§ **PASSAGE PROVIDED**
The Sims 3 and stuff

We got The Sims 3 a few days ago, and it’s quite fun and addicting.  I’ll probably waste lots of time playing it.  My sister kept encouraging me to cheat and give my Sims millions of dollars, but I don’t want to cheat!  I want to slowly build my Sims into millionaires through lots of hard work.  I haven’t explored nearly all the possibilities of the game yet; my family is a small poor family in a little house with not much furniture.  But someday, generations later perhaps, they’ll be filthy rich!

Also, I’m steadily MP3-izing my Mozart box set, Mozart Edition: Complete Works (170 CD Box Set).  It takes a while, obviously, but it’s fun; it allows me to explore the CDs and go through them one by one, though I’m certainly not trying to listen to all of them quite yet.  Right now I’m just listening to random tracks, and the works I know I enjoy.  Unlike a huge collection of MP3s, having a tangible set of CDs is nice in that it allows you to really flip through the options, and perhaps get a sense of just how much music there is.  Eh… hard to explain I guess.  But I like the tangibility of it.  Which is why I still like buying CDs in general, instead of just MP3s.  Physical CDs are a lot more fun to collect and explore.

Oh well, who cares, that’s all for now… maybe I’ll go play The Sims 3 a little more before bed, eh?

Project Trico, Google Wave, and Benjamin Button

Project Trico

Two of my favorite video games are Ico and Shadow of the Colossus . . . actually, I think they are the only console games I’ve ever been able to pass (not that I play very many).  They’re like puzzle adventure games.  The team that makes them is working on a new title for the PS3 (which I guess I’ll have to get) which for now is being called Project Trico.  The video on YouTube looks . . . interesting.  Some kid going around with some strange cat-bird with arrows in it.  The cat-bird’s movements look very realistic if it wasn’t so humongous.

§ **INPUT DATA**
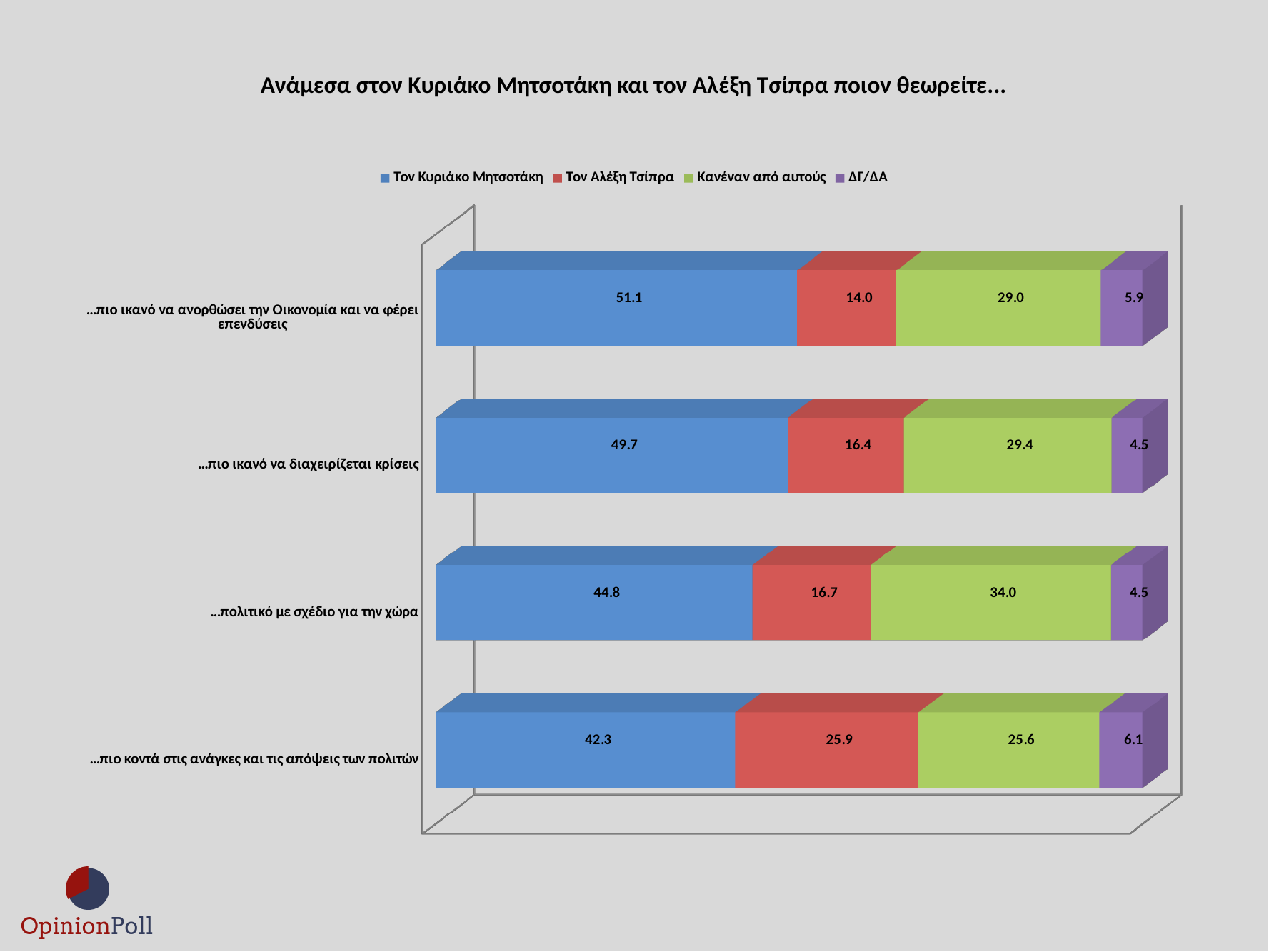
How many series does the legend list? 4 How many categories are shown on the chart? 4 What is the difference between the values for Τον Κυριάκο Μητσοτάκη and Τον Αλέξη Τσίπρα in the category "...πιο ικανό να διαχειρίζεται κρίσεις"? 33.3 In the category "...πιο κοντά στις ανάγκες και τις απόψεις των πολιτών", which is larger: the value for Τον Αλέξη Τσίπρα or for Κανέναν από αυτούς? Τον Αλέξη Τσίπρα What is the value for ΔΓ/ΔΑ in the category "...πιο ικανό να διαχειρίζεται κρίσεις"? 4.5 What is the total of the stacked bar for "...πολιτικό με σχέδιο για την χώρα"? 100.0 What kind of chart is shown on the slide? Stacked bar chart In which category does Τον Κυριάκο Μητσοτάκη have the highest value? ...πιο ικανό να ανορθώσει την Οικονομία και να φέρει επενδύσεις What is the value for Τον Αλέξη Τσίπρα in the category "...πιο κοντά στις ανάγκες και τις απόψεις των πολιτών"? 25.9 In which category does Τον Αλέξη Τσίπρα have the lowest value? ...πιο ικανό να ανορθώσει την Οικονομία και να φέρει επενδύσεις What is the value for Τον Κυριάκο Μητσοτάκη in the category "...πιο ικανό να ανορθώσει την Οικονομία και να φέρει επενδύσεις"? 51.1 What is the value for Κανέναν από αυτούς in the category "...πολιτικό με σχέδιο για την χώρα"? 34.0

§ **TASK**
Reproduce everything in the blog post about The Sims 3 from "The Sims 3 and" down to "be filthy rich!". The listing has no connection to the blog post about The Sims 3.

§ **EXERCISE RESULT**
The Sims 3 and stuff

We got The Sims 3 a few days ago, and it’s quite fun and addicting.  I’ll probably waste lots of time playing it.  My sister kept encouraging me to cheat and give my Sims millions of dollars, but I don’t want to cheat!  I want to slowly build my Sims into millionaires through lots of hard work.  I haven’t explored nearly all the possibilities of the game yet; my family is a small poor family in a little house with not much furniture.  But someday, generations later perhaps, they’ll be filthy rich!